This objection concerns belief, and replying to it requires a bit of a metaphysics of belief. On the metaphysics I favor, standing in the belief relation to a proposition requires that one be in a certain type of intrinsic mental state. These mental states are intrinsic in the following sense: you and your Twin Earth doppelgänger have the same types of mental states of this sort, even though you believe different propositions. For instance, there is a type of intrinsic mental state that you share with your Twin Earth doppelgänger which underlies your believing that Aristotle was a philosopher, but which underlies your doppelgänger’s believing that Twin Aristotle was a philosopher. You and Twin You differ in what you believe, despite the intrinsic similarity in your mental states, because your mental states stand in different causal relations to Aristotle and Twin Aristotle. These causal relations involve utterances of proper names such as ‘Aristotle’: Your utterances of the name ‘Aristotle’ refer to Aristotle, whereas your Twin’s utterances refer to Twin Aristotle.
Suppose now that Twin You’s utterances of ‘Napoleon’ fail to refer. (The causal chain that carries the name ‘Napoleon’ to Twin You contains a “block”, to use a term from Keith Donnellan 1974.) Twin You is in an intrinsic mental state of the same type as the one that underlies Your believing that Napoleon is a general. But Twin You ends up believing a gappy proposition, which we can represent with (5p).
5p. <__, being-a-general>.
Of course, Twin You is entirely rational, just like You. Twin You cannot tell by introspection that he or she believes a gappy proposition, any more than You can. No a priori reasoning would reveal to Twin You that he or she believes a gappy proposition, any more than such reasoning by You would. Thus, Twin You does not think that he or she believes a gappy proposition, any more than You do. So Twin You thinks that he or she believes something that is very likely to be true. Thus, contrary to the skeptic I mentioned above, a rational person can entertain an atomic gappy proposition without believing that it is gappy, and without believing that it is incapable of being true, and so can reasonably come to believe that gappy proposition.
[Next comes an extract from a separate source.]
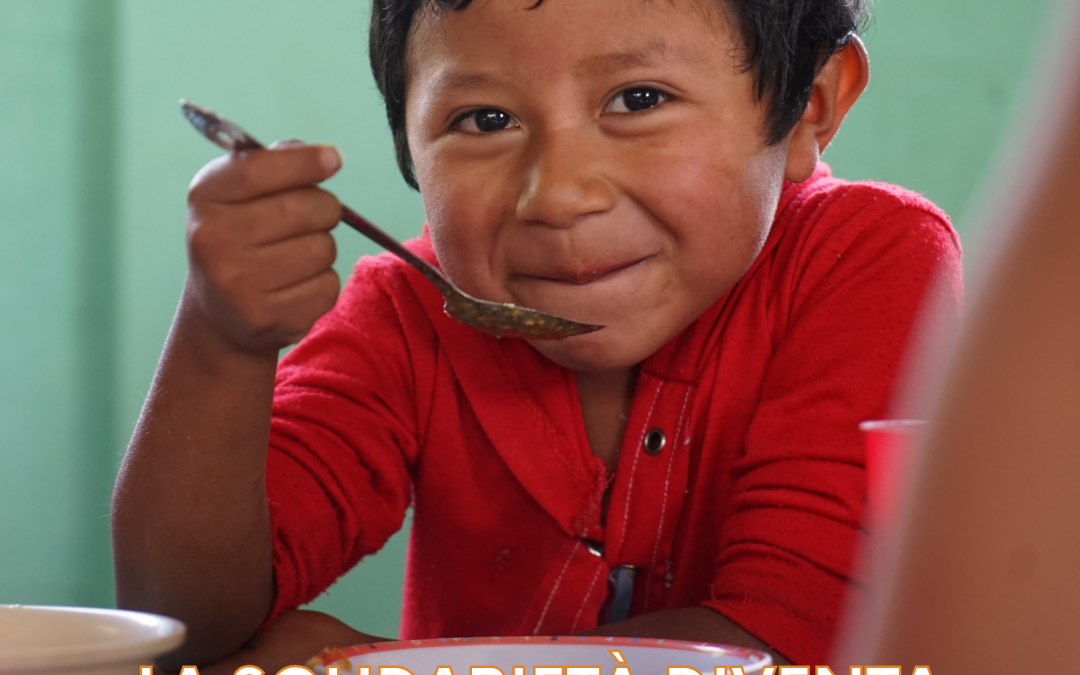 Lotteria solidale: per dare cibo a chi non ne ha!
Here is the second objection to the Gappy Proposition Theory. A rational person could understand sentences (6) and (7), and believe that (6) is true and (7) is false.
6. Vulcan is a planet.
7. Sherlock Holmes is a planet.
Such a person would believe the proposition semantically expressed by (6) and believe the negation of the proposition expressed by (7). But on the Gappy Proposition Theory, (6) and (7) semantically express the same gappy proposition, namely proposition (6/7p).
6/7p. <__, being-a-planet>
Therefore, such a person would believe a proposition and its negation. But surely no rational person could do that. So, one might conclude, the Gappy Proposition Theory is incorrect.
To reply to this objection, let’s return to You and Twin You. You believe that David Hume was not a general. (At least you do now that I have mentioned it.) You believe this partly in virtue of being in a certain intrinsic mental state. Twin You is in this same type of intrinsic state. But (let’s suppose) Twin You’s uses of the name ‘David Hume’ fail to refer. So, this type of intrinsic mental state underlies Twin You’s belief in a gappy proposition, which we can represent with (8p).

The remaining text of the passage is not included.